Girdikleri cafe de ilk boş buldukları masaya oturdular. Tuğçe hala sabırsız ve meraklıydı. Elif ise şaşkın ve dalgın.

"Dünyadan Elife, dökül bakalım neler oluyor" diye elini Elif'in gözünün önünde salladı Tuğçe.

Elif canı sıkılmış şekilde içini çekti.

"İnan bende bilmiyorum Tuğçe. Geçen gece Esra ile buluşmak için bir restorana gittiğimizi biliyorsun dimi. İşte o akşam yemeğimizi yemiştik ve kalkmak üzereydik ki benim lavaboya gitmem gerekti. Tam o sırada da karşımda birden bire Ayla Algan'ı gördüm" dedi.

Tuğçe kocaman bir çığlık atıp oturduğu sandalyede heyecan ile zıpladı.

"Ciddi olmazsın gerçekten Ayla Algan'ı mı gördün? Şu hayran olduğun Ayla Algan. Hayır dur, hepimizin hayran olduğu Ayla Algan. Peki bana bunu bana niye söylemedin?" dedi heyecanının arkasından gelen küçük bir öfke ile.

"Ne bileyim küçük bir tanışmaydı. Sadece merhabalaştık. Ve fotoğraf çekildik. Yani tam olarak çekildik sayılamaz" dedi başını iki tarafa salayıp.

"Bu da ne demek Elif?" diye sorup anlamazca yüzünü buruşturdu Tuğçe.
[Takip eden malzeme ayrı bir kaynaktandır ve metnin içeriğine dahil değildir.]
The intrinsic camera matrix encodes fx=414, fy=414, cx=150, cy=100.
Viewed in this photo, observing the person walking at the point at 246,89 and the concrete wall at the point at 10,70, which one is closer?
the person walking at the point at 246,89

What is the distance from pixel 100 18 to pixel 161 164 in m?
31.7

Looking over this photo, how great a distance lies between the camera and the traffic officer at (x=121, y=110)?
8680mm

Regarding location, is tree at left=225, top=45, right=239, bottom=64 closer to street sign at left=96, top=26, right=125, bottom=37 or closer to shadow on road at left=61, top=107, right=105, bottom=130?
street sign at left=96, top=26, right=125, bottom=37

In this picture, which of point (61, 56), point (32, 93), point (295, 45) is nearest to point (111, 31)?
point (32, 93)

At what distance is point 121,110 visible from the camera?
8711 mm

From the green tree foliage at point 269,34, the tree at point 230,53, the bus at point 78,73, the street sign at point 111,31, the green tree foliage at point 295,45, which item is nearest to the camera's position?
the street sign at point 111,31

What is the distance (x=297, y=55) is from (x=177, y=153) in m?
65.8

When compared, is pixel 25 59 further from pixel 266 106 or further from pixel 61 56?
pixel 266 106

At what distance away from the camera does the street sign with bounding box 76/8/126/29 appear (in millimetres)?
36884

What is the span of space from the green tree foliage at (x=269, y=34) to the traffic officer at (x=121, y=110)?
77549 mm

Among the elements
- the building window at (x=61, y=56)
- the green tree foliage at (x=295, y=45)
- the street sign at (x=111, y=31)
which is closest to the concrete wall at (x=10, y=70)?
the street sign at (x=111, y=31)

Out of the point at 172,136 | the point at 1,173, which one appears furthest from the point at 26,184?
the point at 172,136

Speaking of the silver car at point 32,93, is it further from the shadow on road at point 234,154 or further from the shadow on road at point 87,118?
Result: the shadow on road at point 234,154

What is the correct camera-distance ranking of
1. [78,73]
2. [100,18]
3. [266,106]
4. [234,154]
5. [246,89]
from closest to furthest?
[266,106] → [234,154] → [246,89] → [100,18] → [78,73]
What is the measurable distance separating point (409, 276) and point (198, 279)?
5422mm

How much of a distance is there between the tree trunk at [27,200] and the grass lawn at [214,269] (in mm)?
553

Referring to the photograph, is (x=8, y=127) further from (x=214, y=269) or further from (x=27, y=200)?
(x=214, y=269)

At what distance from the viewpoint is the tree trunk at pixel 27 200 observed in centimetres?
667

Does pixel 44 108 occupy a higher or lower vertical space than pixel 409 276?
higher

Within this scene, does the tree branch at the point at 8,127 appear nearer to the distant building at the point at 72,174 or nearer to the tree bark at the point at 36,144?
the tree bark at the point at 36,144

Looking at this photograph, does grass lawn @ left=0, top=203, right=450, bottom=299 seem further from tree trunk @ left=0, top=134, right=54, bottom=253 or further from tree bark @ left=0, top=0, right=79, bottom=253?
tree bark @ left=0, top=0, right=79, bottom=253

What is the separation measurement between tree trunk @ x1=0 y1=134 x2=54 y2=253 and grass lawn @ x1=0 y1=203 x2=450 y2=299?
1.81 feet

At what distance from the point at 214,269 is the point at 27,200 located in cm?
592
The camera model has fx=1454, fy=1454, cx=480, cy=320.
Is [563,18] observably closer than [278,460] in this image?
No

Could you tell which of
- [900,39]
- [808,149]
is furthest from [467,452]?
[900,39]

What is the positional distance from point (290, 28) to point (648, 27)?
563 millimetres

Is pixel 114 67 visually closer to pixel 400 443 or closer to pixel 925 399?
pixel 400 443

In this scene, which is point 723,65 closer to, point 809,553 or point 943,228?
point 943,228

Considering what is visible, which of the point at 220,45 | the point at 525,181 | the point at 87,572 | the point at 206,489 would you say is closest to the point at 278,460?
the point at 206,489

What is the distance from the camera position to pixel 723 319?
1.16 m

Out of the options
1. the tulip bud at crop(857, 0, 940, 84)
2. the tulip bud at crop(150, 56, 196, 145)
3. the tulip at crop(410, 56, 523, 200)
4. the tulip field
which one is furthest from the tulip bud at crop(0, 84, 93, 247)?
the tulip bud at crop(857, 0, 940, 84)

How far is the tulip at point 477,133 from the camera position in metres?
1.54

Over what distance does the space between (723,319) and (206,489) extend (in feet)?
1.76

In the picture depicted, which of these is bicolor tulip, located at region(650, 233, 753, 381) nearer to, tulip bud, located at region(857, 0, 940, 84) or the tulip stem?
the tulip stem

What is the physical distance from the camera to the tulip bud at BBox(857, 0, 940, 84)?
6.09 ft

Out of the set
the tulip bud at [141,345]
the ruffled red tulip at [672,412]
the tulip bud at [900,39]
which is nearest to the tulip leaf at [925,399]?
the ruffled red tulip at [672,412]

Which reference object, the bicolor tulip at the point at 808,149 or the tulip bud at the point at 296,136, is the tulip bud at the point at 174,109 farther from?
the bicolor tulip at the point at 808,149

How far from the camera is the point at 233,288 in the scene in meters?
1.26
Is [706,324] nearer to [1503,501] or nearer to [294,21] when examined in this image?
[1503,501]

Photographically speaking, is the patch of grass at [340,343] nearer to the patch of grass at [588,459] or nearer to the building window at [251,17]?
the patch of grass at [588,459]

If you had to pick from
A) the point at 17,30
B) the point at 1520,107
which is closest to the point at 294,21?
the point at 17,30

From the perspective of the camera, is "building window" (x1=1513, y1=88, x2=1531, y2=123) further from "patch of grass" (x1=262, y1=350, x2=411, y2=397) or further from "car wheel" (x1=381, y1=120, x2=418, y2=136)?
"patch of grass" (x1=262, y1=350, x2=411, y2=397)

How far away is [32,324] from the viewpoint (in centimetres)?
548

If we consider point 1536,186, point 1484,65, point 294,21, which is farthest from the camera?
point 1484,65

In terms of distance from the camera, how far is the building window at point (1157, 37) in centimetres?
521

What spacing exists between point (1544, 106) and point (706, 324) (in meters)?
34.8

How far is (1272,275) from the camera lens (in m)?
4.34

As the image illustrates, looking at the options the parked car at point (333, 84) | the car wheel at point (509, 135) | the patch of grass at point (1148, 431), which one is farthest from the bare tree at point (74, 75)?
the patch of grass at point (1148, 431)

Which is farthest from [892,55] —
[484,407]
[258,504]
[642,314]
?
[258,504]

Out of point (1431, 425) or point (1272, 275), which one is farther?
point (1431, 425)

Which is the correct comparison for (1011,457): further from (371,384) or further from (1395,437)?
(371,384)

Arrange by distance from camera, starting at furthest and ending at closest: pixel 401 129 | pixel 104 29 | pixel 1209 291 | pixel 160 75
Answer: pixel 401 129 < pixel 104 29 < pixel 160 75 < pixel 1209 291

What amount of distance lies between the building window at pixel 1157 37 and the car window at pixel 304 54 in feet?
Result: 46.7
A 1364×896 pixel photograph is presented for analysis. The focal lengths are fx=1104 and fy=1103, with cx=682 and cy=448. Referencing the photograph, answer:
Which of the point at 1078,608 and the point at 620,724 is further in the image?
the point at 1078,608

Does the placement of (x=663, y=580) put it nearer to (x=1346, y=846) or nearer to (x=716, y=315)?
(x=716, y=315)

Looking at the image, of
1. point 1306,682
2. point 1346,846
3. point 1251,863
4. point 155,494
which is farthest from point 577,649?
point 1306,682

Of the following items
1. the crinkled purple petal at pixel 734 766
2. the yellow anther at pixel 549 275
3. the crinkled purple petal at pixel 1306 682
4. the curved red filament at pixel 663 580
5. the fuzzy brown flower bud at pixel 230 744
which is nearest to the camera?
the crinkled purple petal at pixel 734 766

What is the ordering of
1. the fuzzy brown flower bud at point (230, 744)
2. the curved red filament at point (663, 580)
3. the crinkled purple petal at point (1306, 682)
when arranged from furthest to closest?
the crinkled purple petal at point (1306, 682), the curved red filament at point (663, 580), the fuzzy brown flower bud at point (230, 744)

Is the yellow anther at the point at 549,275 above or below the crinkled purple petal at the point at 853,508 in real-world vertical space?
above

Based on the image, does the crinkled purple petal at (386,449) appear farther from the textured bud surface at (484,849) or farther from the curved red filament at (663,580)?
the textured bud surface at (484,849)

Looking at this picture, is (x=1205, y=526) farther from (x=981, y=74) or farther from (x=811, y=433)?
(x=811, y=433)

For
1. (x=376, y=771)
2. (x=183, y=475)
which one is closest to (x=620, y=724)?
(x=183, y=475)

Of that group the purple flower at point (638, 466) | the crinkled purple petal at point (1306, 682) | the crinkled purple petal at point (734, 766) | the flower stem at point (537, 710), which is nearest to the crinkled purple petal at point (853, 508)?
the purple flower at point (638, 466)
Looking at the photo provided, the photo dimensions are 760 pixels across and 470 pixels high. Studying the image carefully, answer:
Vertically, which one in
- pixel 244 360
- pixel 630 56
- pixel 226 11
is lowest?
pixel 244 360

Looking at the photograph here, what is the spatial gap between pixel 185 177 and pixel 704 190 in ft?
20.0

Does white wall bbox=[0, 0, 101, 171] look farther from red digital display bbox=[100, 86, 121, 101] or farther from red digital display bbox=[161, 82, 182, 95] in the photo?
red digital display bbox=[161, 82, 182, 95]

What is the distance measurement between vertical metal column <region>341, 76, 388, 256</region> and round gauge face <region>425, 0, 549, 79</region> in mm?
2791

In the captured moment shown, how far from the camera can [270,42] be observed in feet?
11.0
"Telefonum yanımda değildi. Esra da masada kalmıştı. Bende oradan geçen bir adama cep telefonundan Ayla Algan ve benim fotoğrafımızı çekip çekemeyeceğini sordum. Adam da tabi deyip fotoğrafımızı çekti. Ancak fotoğrafları bana veremeden gitmesi gerektiğini söyledi.  Buna rağmen bende ısrarla fotoğrafımı isteyince beni dinlemedi. O beni dinlemeyip arabasına binerken son anda ismim ve çalıştığım yeri haykırdım arkasından. Ancak küstahın tekiydi ilgilenmedi ve beni duymadı bile. Yani en azından galiba ben öyle sandım. Ama şimdi bu gün bu kutu elime gelince nasıl beni hatırlayabildi ve niye böyle bir şey yaptı bilmiyorum. Çünkü inan bana garip, ukala, soğuk züppenin tekiydi" dedi bir solukta.